In 1990, Dr. Richard Allan and Gloria Grow purchased a 100 acre farm in the Monteregie region of Quebec, about 20 minutes from Montreal. In 1997, the property became the not-for-profit Fauna Foundation – whose primary objective was to create a protected environment for neglected, abandoned or abused farmed and domestic animals and animals from entertainment, education and research.
Original residents included sheep, goats, chickens and a few turkeys. Shortly after, a carriage horse from Montreal named Jethro was in need of rescue from being sent to slaughter. Fauna offered him a home and its tradition of rescues was formally begun.
At one point, Fauna housed more that 200 rescued animals, most of whom were from the farming industry, abandoned “pets”, animals taken from horrible situations, dogs used in veterinary school training, animals from zoos and laboratories, including monkeys and chimpanzees, and animals rescued from summer exhibits who at season’s end would have been killed.
Today, Fauna is home to about 100 animals, the result of attrition of an aging population. By city ordinance, Fauna is no longer allowed to take “exotics” and no longer accepts new residents. However, Fauna’s life long commitment to its current residents remains strong and vital.
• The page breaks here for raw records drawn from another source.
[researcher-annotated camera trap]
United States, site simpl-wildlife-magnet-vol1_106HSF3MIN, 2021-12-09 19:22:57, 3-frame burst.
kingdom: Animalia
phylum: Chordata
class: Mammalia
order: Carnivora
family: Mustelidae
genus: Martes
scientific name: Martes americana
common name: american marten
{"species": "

The residents now include horses, cows, pigs, goats, ducks, geese and numerous other birds, llamas, monkeys, chimpanzees, several dogs and cats and a donkey. Each one of them has a story…a story that helps us understand the many deplorable ways in which animals are treated including their institutionalized used for food, entertainment, research and training.
Fauna’s hope is that by helping people become more aware of the plight of these wonderful individuals, we will help people change the way they see and treat other species in our world. Fauna’s mission is to not just protect animals in its own care, but to foster an attitude of respect and an ethic of compassion, care and protection toward all animals everywhere.
We hope you enjoy meeting the Fauna family.